3 ème intervention : Benoit Heilbrunn
Un consommateur schizophrène ou tout simplement 'complexe' ?

Benoit Heilbrunn commence son exposé par l'interrogation " Le consommateur est-il schizophrène ? " et tout au long de son discours essaie de montrer que l'ambivalence des attentes des consommateurs ( "sa schizophrénie ") doit être prise en compte pour une meilleure compréhension des attentes expérientielles du consommateur.

  • Tout d'abord, B. Heilbrunn rappelle les différents échelons de l' expérience de consommation : macrosphérique (adhésion aux principes et valeurs, l'environnement sociétal), micro-sphérique (logique d'interaction sociale et des rapports interpersonnels), auto-sphérique (exploration des sensations corporelles propres). Ensuite, il explique la complexification du niveau macrosphérique due notamment à l'ambivalence du consommateur qui fait siens des principes a priori contradictoires ; par exemple, l'acceptation de la société de consommation semble aller à l'encontre même des principes judéo-chrétiens, le consommateur accorde de l'importance à l'individualisation et à la fois recherche du lien. B. Heilbrunn fait par ailleurs remarquer que la pensée judéo-chrétienne diffère de la pensée chinoise, cette dernière étant fondée non sur l'opposition mais sur l'interdépendance des signes contraires.
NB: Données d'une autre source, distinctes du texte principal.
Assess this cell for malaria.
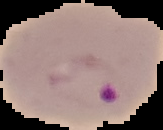
Parasitized.

Segmented cell region on a black background. From a thin blood smear. Image is 163×130 pixels.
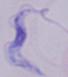

identification: trypanosome
modality: micrograph
magnification: 1000x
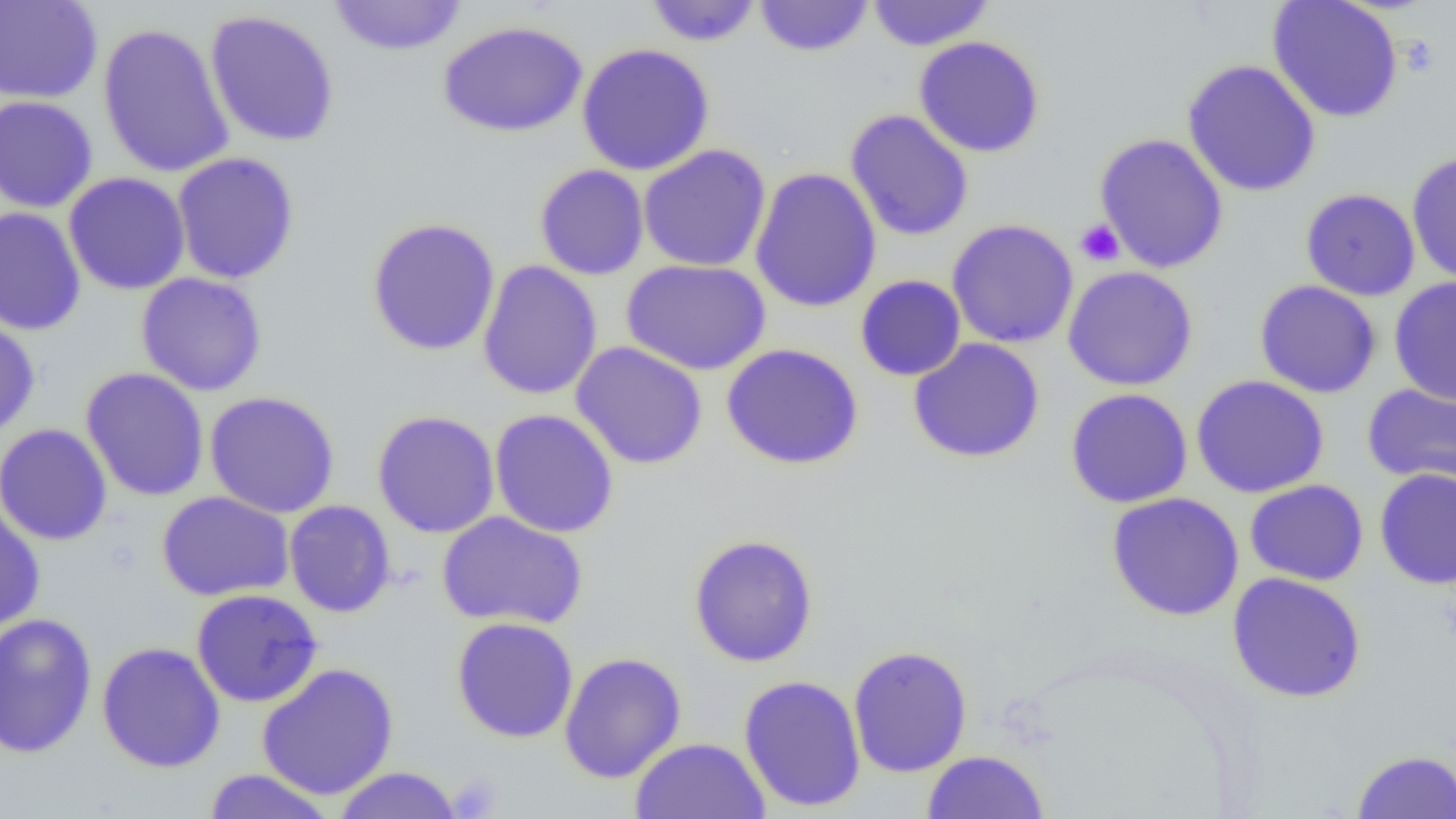
slide-level diagnosis = no evidence of blood parasites
preparation = thin blood film
field of view = single
modality = optical microscopy
magnification = 1000x
platelet locations = approximate bounding boxes as (x1,y1)-(x2,y2) corner pairs in pixels: (1398,34)-(1442,78), (1075,220)-(1125,267), (446,773)-(502,818)
uninfected red blood cell locations = approximate bounding boxes as (x1,y1)-(x2,y2) corner pairs in pixels: (0,0)-(103,104), (327,0)-(469,56), (644,0)-(763,46), (755,0)-(873,57), (866,0)-(995,51), (1267,0)-(1404,123), (203,9)-(340,148), (438,20)-(588,137), (97,22)-(235,179), (913,36)-(1046,158), (576,43)-(715,175), (1182,60)-(1321,198), (0,96)-(99,213), (845,109)-(974,242), (1094,132)-(1229,274), (638,144)-(772,272), (1406,151)-(1456,286), (171,152)-(300,284), (534,163)-(649,281), (749,166)-(882,313), (63,172)-(190,295), (1300,188)-(1420,301), (0,207)-(85,336), (366,217)-(501,356), (947,218)-(1079,349), (620,258)-(772,376), (477,260)-(603,400), (1063,265)-(1199,391), (135,272)-(268,396), (855,275)-(966,381), (1389,276)-(1456,406), (1254,280)-(1381,398), (0,314)-(40,440), (907,338)-(1045,464), (571,341)-(708,469), (721,342)-(864,470), (80,367)-(210,502), (1190,375)-(1330,498), (1362,382)-(1456,489), (1064,388)-(1193,508), (203,391)-(340,518), (489,409)-(619,538), (372,410)-(500,539), (0,423)-(113,546), (1374,468)-(1456,590), (1244,479)-(1369,586), (156,491)-(294,602), (1105,491)-(1244,621), (284,500)-(396,618), (0,502)-(45,633), (436,511)-(588,630), (688,534)-(819,668), (1226,572)-(1367,703), (191,588)-(324,708), (0,612)-(98,759), (450,617)-(579,743), (97,641)-(226,773), (847,645)-(973,777), (559,652)-(686,784), (257,662)-(399,801), (738,674)-(866,812), (629,737)-(769,819), (1351,749)-(1456,818), (921,750)-(1049,818), (331,767)-(464,818), (202,768)-(337,819)
image size = 1456×819 pixels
Name the parasite shown.
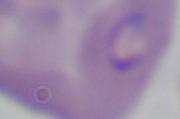
Babesia.

Micrograph. 1000x magnification.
State which parasite is depicted.
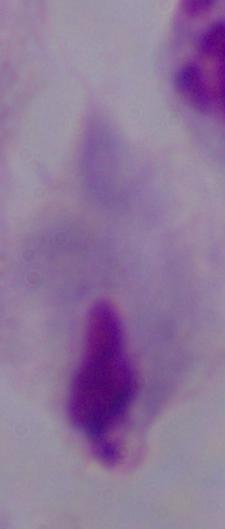
A trichomonad.

1000x magnification. Photomicrograph.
Classify this cell by malaria status.
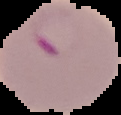
It is parasitized.

Image is 121×115 pixels. From a thin blood smear. The area outside the segmented cell region is set to black.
    Cette complexification qui mène à une certaine incompréhension du consommateur dit " caméléon " peut être surmontée et démystifiée par la prise en compte et l'acceptation d'une part d'ambivalence dans les attentes du consommateur et la distinction des différents niveaux d'attentes expérientielles et donc d'analyse.
  • B. Heilbrunn propose pour une meilleure compréhension du consommateur et des typologies des expériences de consommation, le carré sémiotique des valorisations des expériences de consommation.
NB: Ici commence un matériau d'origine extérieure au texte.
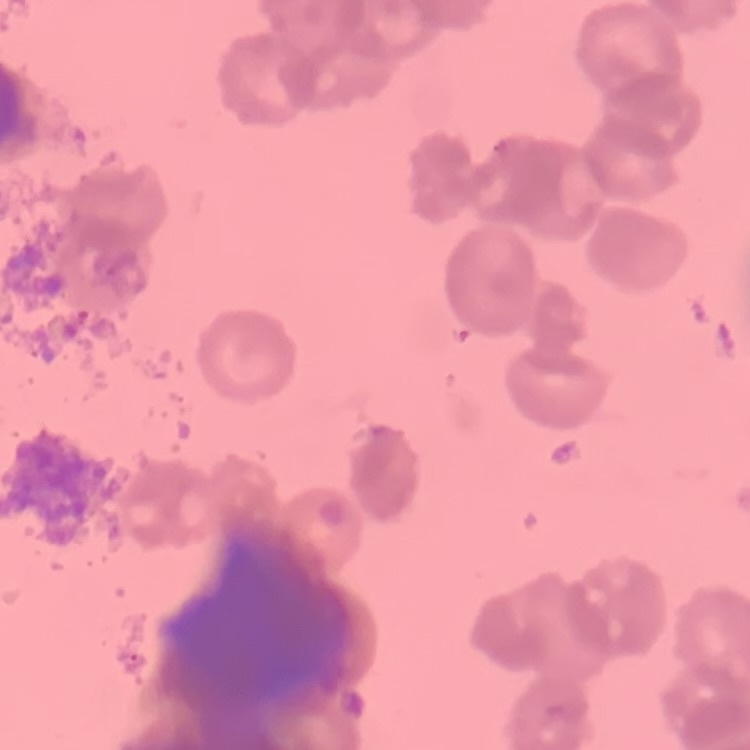
Summary:
  - Red blood cell morphology: rouleaux formation
  - Preparation: thin peripheral smear
  - Stain: Field's or Giemsa
  - Image type: square crop of a larger photomicrograph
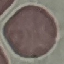

malaria status = uninfected
preparation = thin smear
image type = automatically extracted cell patch, resized to 64 × 64 pixels
capture = smartphone through the microscope eyepiece
stain = Giemsa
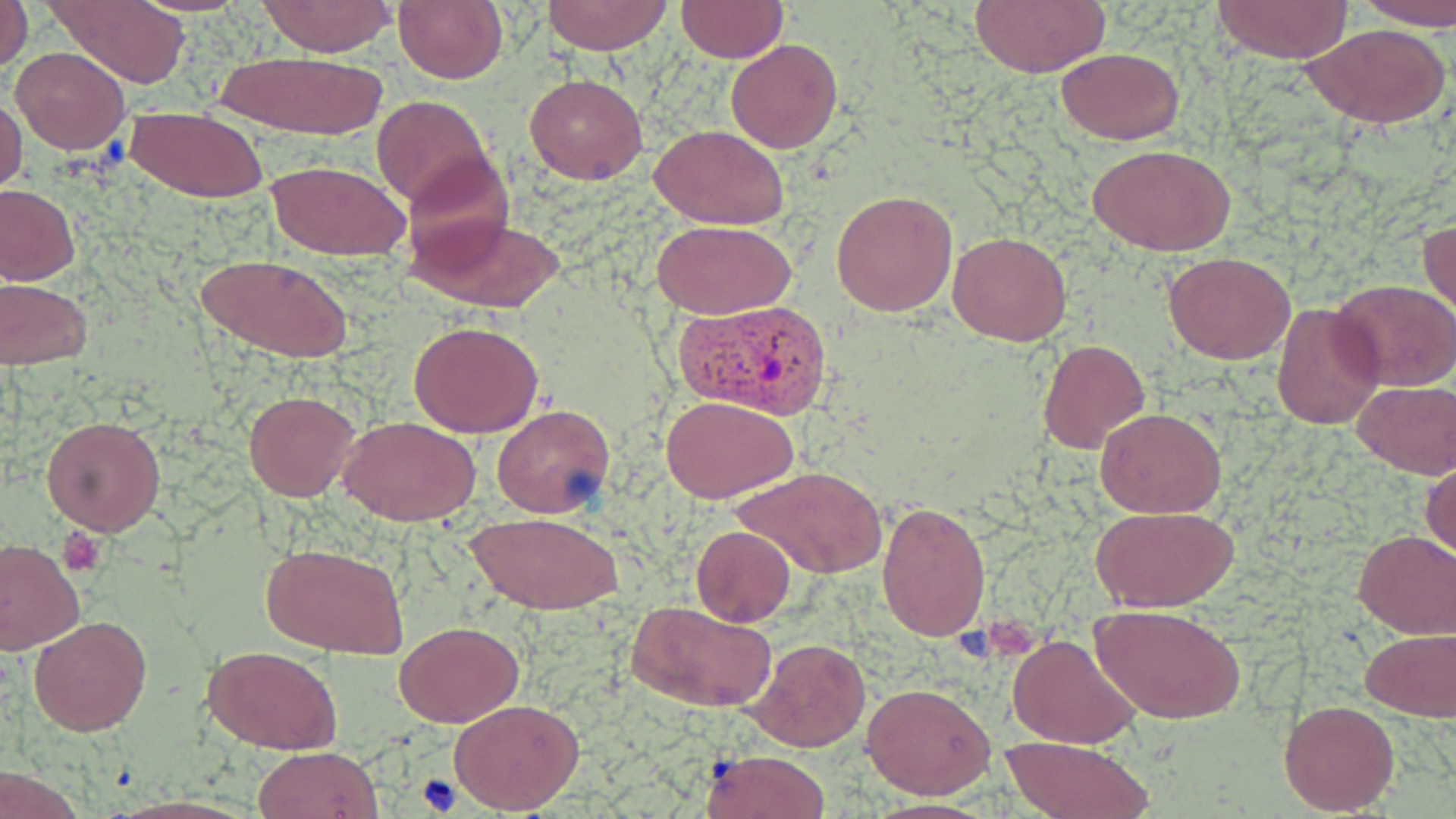 Approximate bounding boxes as [x1, y1, x2, y2] in pixels. Platelet locations: [58, 528, 107, 575], [983, 608, 1044, 658], [415, 774, 464, 815]. Plasmodium vivax-infected red blood cell locations: [677, 299, 835, 420]. Uninfected red blood cell locations: [0, 0, 33, 73], [47, 0, 193, 88], [131, 0, 251, 15], [256, 0, 397, 56], [393, 0, 508, 85], [542, 0, 671, 53], [1353, 0, 1456, 30], [969, 1, 1110, 77], [1211, 1, 1355, 66], [676, 2, 787, 63], [1302, 23, 1450, 131], [725, 38, 843, 154], [11, 47, 129, 154], [1055, 47, 1184, 143], [208, 49, 392, 141], [524, 73, 648, 185], [370, 95, 492, 209], [0, 96, 26, 197], [124, 106, 267, 202], [649, 124, 790, 229], [1088, 143, 1237, 256], [399, 151, 518, 272], [265, 159, 412, 259], [0, 184, 79, 285], [832, 189, 959, 317], [408, 213, 562, 311], [1419, 217, 1455, 320], [650, 219, 798, 319], [949, 231, 1070, 346], [1163, 251, 1296, 364], [194, 253, 352, 364], [0, 277, 94, 370], [1332, 279, 1456, 389], [1270, 301, 1386, 430], [409, 319, 545, 437], [1039, 337, 1151, 456], [1352, 380, 1456, 478], [243, 391, 360, 500], [662, 395, 798, 503], [491, 402, 615, 519], [1095, 407, 1227, 517], [40, 416, 165, 536], [340, 417, 479, 526], [1422, 459, 1455, 563], [734, 465, 886, 579], [876, 500, 991, 642], [1090, 505, 1240, 611], [466, 511, 623, 614], [692, 526, 797, 626], [1354, 530, 1456, 638], [0, 539, 85, 655], [262, 542, 410, 659], [629, 600, 776, 713], [1089, 604, 1244, 725], [29, 615, 151, 736], [394, 621, 523, 727], [1361, 628, 1456, 719], [1008, 635, 1139, 747], [747, 638, 871, 751], [203, 645, 342, 753], [862, 682, 996, 799], [449, 697, 584, 813], [1278, 698, 1401, 815], [999, 735, 1155, 816], [253, 745, 383, 818], [699, 750, 831, 819], [860, 799, 1002, 818]. Slide-level diagnosis: Plasmodium vivax. 1000x magnification. May-Grünwald-Giemsa stain. Thin blood smear. Single field of view. Optical microscopy. Image is 1456×819 pixels.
Figure : Les typologies des expériences de consommation de Heilbrunn
Figure : Les typologies des expériences de consommation de Heilbrunn
  • L'objet de l'expérience doit alors conjuguer valeurs d'usage ( pratique et critique) et valeurs existentielles ( utopique et ludique).
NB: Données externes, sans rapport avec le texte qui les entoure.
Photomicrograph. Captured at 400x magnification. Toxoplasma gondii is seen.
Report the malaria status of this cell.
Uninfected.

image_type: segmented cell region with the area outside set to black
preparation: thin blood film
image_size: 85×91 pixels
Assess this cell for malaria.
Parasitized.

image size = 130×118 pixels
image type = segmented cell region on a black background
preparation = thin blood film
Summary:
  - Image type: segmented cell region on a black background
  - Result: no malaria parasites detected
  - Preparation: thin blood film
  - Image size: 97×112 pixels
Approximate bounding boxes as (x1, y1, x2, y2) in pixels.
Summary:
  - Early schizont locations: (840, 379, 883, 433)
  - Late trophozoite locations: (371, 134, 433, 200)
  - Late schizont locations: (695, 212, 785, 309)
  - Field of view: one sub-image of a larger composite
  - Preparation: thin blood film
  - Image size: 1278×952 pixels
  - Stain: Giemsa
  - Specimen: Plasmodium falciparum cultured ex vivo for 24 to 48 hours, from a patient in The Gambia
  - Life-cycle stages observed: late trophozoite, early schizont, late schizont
  • En somme, le consommateur désirerait tout et son contraire. Il attend de la part de l'objet de l'expérience et de la marque non seulement de la reproductibilité expérientielle et une diminution des risques perçus mais aussi de nouvelles sensations, émotions et expériences.
    Ainsi, la marque serait une machine à industrialiser les expériences mais doit pouvoir faire preuve de variétés ; d'où la nécessité d'un subtile dosage entre la répétition et l'innovation.

Face à l'importance que revêt la marque dans la quête identitaire et idéologique du consommateur, B. Heilbrunn émet l'hypothèse d'une religiosité de l'expérience vécue dans la consommation. En effet, une marque sous-tend une idéologie, des façons de pensées. De plus, les nouveaux produits nouveaux induisent de nouveaux gestes durables, de nouvelles séquences gestuelles pouvant devenir rituelles qui empêchent le retour vers les marques concurrentes. De cette façon, certaines marques essaient de rompre avec les conventions faisant appel à des représentations idéologiques pour s'imposer.